Our group uses micropipette aspiration to study membrane properties of small biological objects like cells or cell mimetic systems (such as giant unilamellar vesicles) by aspiring the membrane by a micro-sized glass pipette opening upon application of suction pressure. Membrane tension can be determined from the observed geometry based on Young-Laplace’s law by monitoring the aspiration and the applied suction pressure. From the obtained logarithmic plot of the membrane tension against the relative apparent area expansion we can readily infer mechanical membrane quantities such as the bending modulus and the area compressibility modulus.


Membrane Interactions and Tissue Models

Membrane-membrane interactions play a pivotal role in processes such as self-recognition between cells and the fusion of membranes, for example, during neurotransmission. We have devised various colloidal probe architectures to address different membrane-membrane interacting scenarios with different levels of complexity. Among other things, we are studying biological adhesion and membrane-membrane interactions in various model systems to study small forces in carbohydrate-carbohydrate interactions during cell adhesion events.

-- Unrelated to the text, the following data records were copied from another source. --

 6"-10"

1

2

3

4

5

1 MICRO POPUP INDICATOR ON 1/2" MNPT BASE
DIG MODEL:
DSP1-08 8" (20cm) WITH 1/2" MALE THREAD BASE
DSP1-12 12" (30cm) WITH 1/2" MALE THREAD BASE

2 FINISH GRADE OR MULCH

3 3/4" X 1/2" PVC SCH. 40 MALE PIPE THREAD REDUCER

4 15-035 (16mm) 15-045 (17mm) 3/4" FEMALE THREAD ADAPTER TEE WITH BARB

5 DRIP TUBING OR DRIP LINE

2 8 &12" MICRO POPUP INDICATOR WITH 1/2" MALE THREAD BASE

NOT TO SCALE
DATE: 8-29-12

Understanding living matter either requires to take living systems apart in a top-down fashion or to build model systems in a bottom-up approach mirroring the essential aspects of life. While the top-down strategy has to cope with the massive biochemical redundancy and structural complexity of living organisms, the beauty of the bottom-up approach lies in controlled, rational design enabling researchers to move from self-organization over the formation of active matter to interconnected living systems step by step. In this context, our central goal is the microfluidic production and assembly of interconnected multifunctional minimal cell compartments (MCCs) based on giant liposomes/polymersomes to form a functional syncytium (living foams) that allows to relay chemical and mechanical information/signals/properties with the ultimate aim to substitute and mimic cellular assemblies in specific organs.